» **Data provided**:
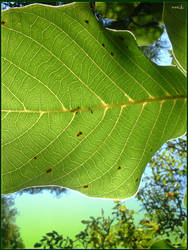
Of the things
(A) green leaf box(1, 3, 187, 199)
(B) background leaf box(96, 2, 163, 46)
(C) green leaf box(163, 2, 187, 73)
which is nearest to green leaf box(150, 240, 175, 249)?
(A) green leaf box(1, 3, 187, 199)

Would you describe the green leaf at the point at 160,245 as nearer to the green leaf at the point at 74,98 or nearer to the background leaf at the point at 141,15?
the green leaf at the point at 74,98

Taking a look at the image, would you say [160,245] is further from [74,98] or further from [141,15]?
[141,15]

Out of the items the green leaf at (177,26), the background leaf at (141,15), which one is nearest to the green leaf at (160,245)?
the green leaf at (177,26)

» **To do**:
Reproduce all of the entries above word for word, leaving out the pictures.

» **Reply to the exercise**:
Of the things
(A) green leaf box(1, 3, 187, 199)
(B) background leaf box(96, 2, 163, 46)
(C) green leaf box(163, 2, 187, 73)
which is nearest to green leaf box(150, 240, 175, 249)?
(A) green leaf box(1, 3, 187, 199)

Would you describe the green leaf at the point at 160,245 as nearer to the green leaf at the point at 74,98 or nearer to the background leaf at the point at 141,15?
the green leaf at the point at 74,98

Taking a look at the image, would you say [160,245] is further from [74,98] or further from [141,15]?
[141,15]

Out of the items the green leaf at (177,26), the background leaf at (141,15), which one is nearest to the green leaf at (160,245)?
the green leaf at (177,26)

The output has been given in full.